The origins of this feudal style “beer castle” can be traced back to 1904, when Strathcona entrepreneur, hotelier, and politician, William Henry Sheppard, built his first brewery down near the riverbank, in Rossdale. Known today as the Rossdale Brewery, it served as the primary production facility for Sheppard’s company, Edmonton Brewing and Malting.
When business began to boom for Sheppard, he found that hauling beer up the hill and into the city was expensive. So, in 1913, he bought 24.7 hectares of land in what was then the far west-end of the city, where he could build a new brewery.
To design his new facility, Sheppard hired acclaimed Chicago architect and engineer, Bernard Barthel. The German-born Barthel developed his practice at home before moving to the U.S. Midwest, where he built a reputation for himself as an elaborate designer of industrial buildings – particularly breweries.
Constructed out of local red brick, steel and concrete, the five-storey building was almost complete when it nearly burned to the ground, when a cement kiln overheated and ignited the wooden floor in the early hours of Feb. 12, 1913. Thanks to the quick response of the Edmonton Fire Brigade, the building was saved, and opened that spring.
Situated next to the rail yards and a major roadway, the site was ideal for efficient shipping and receiving. It was also accessible to workers, as it was located near residential neighbourhoods and streetcar lines.
The enactment of Prohibition in Alberta in 1916 put a cork in profits. However, ever the entrepreneur, Sheppard survived the ban by exporting his beer to less puritanical jurisdictions.
When prohibition was repealed in 1923, business surged and Sheppard commissioned architect Ralph H. Trouth to design an administrative office building adjacent to the brewery. Constructed with matching red brick, the detached facility was completed the following year.
Three years later, in 1927, Sheppard sold Edmonton Brewing & Malting Company to Lethbridge brewer Fritz Sick. The new business was named Associated Breweries, and Sheppard stayed on as president.
In 1958, Montreal-based Molson Brewery purchased the site, planting a two tonne neon Molson “M” sign on the roof two years later. This in inaugurated what was perhaps the brewery’s most successful period. Most Edmontonians will remember the three-by-two metre landmark, which graced the building for more than 50 years.
For reasons unbeknownst to most, in 1961, Molson constructed a hospitality lounge out of logs, meant to resemble a fur-trading fort. Erected south of the brewery, Molson House, as it was called, was used to entertain customers and clients. The lounge was also available for rent by community groups, businesses, and individuals. However, its real claim to fame was that it was where Edmonton Oilers owner Peter Pocklington announced in 1988 that Wayne Gretzky had been traded to the Los Angeles Kings.
By the 2000s, it was becoming apparent that the small and aging complex was in need of repairs. In 2004, it underwent a $12 million upgrade. But all the money in the world couldn’t prevent a workers’ strike, a shift in consumer preference from bottle to can – which the brewery did not produce – and the company’s losing the contract to brew the Australian beer, Foster’s.
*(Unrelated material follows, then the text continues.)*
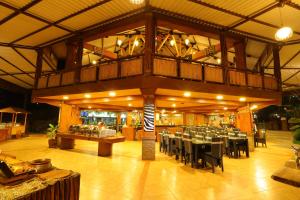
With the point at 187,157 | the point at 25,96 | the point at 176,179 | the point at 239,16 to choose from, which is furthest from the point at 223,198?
the point at 25,96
No longer financially viable, the brewery closed in 2007, laying off 136 workers and marking the end of a 94-year Edmonton tradition.
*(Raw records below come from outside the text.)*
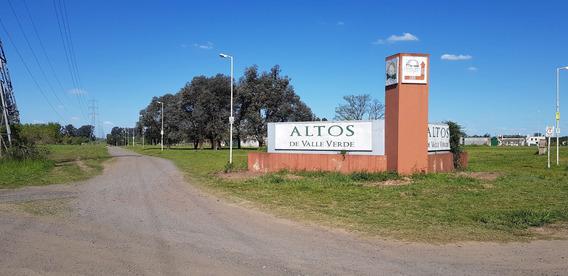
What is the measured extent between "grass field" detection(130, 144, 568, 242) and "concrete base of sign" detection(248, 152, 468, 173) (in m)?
1.00

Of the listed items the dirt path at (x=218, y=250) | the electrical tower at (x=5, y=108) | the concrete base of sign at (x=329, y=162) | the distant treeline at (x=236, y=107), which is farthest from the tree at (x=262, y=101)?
the dirt path at (x=218, y=250)

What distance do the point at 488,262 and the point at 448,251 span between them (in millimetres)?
751

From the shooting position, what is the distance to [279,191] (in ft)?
51.9

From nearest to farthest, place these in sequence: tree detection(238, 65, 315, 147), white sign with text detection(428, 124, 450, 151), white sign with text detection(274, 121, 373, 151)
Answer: white sign with text detection(274, 121, 373, 151) < white sign with text detection(428, 124, 450, 151) < tree detection(238, 65, 315, 147)

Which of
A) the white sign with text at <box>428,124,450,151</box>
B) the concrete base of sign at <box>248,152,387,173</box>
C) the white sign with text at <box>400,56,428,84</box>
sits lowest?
the concrete base of sign at <box>248,152,387,173</box>

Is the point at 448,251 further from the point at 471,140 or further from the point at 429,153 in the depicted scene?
the point at 471,140

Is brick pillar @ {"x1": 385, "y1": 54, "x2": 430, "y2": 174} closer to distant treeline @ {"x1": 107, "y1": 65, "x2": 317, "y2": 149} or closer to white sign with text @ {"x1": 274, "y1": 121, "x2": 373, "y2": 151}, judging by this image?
white sign with text @ {"x1": 274, "y1": 121, "x2": 373, "y2": 151}

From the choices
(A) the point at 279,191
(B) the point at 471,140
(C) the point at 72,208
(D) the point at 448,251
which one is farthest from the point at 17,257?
(B) the point at 471,140

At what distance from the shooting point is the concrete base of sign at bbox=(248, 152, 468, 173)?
20.2m

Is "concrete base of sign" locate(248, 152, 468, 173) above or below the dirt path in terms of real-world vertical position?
above

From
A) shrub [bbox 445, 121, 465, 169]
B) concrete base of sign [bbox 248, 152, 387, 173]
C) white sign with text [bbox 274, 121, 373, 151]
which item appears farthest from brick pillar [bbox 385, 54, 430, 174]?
shrub [bbox 445, 121, 465, 169]

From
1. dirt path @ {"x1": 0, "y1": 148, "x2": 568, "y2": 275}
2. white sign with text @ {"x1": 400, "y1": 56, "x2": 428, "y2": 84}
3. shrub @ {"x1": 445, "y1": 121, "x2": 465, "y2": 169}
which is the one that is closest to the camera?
dirt path @ {"x1": 0, "y1": 148, "x2": 568, "y2": 275}

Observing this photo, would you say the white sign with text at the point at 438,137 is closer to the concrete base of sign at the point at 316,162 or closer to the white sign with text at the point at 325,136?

In 2008, the company – now called Molson-Coors after a cross-border merger in 2005 – offered the log annex, Molson House, to anyone willing to move it off the property. It was eventually purchased by an anonymous family, dismantled, and hauled away in 2011.
For nearly 10 years the site sat empty, and its future seemed uncertain. But in May 2016, both the Edmonton Brewing and Malting Co. Ltd. Building and its adjacent administrative offices were spared from demolition when they were designated as Municipal Historic Resources.
Sun Life Financial and First Capital Realty purchased the site in 2017, creating an $8.4 million heritage restoration project in conjunction with the development of the Edmonton Brewery District.
Completed in spring of 2018, the project returned the 105-year-old site to its former glory with the addition of four floors of office space, a restaurant, an outdoor patio, and, ironically, a Molson micro-brewery targeting craft beers.